State v. Shabazz
91 N.E.3d 201
Ohio Ct. App.2017Background
- Defendant Derrell Shabazz was convicted at trial of aggravated murder, murder, and multiple counts of felonious assault and having a weapon while under disability in a bar fight; several Shannon-related counts were merged and the state elected to proceed on aggravated murder.
- Trial court originally sentenced Shabazz to 20 years-to-life on aggravated murder, 2 years for felonious assault of Ivor Anderson, and 9 months for weapon-under-disability; the 2-year term was ordered consecutive to the 20-to-life sentence.
- This court vacated convictions for aggravated murder, murder, weapons-under-disability, and two felonious-assault counts in State v. Shabazz (Shabazz I), but affirmed the convictions for felonious assault related to Shannon and Anderson and remanded for resentencing on one Shannon-related felonious-assault count.
- On remand the trial court resentenced the Shannon felonious-assault count to four years and, at the state’s request, incorporated the previously affirmed 2-year Anderson sentence into the judgment and ordered the 4-year and 2-year terms to run consecutively.

What this exercise asks:
1. Output the case summary's wording starting at "- Trial court" and ending at "Shannon-related felonious-assault count.".
2. List the offenses that, according to the case summary, Shabazz was convicted of at trial.
The data below comes from a separate source, unrelated to the case summary.

Available data:
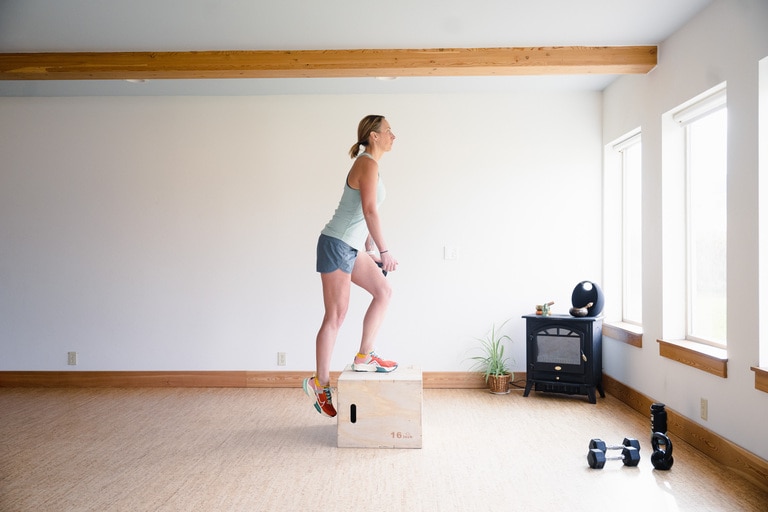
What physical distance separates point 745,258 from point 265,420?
3026mm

Responses:
1.
- Trial court originally sentenced Shabazz to 20 years-to-life on aggravated murder, 2 years for felonious assault of Ivor Anderson, and 9 months for weapon-under-disability; the 2-year term was ordered consecutive to the 20-to-life sentence.
- This court vacated convictions for aggravated murder, murder, weapons-under-disability, and two felonious-assault counts in State v. Shabazz (Shabazz I), but affirmed the convictions for felonious assault related to Shannon and Anderson and remanded for resentencing on one Shannon-related felonious-assault count.

2.
- Aggravated murder
- Murder
- Felonious assault
- Having a weapon while under disability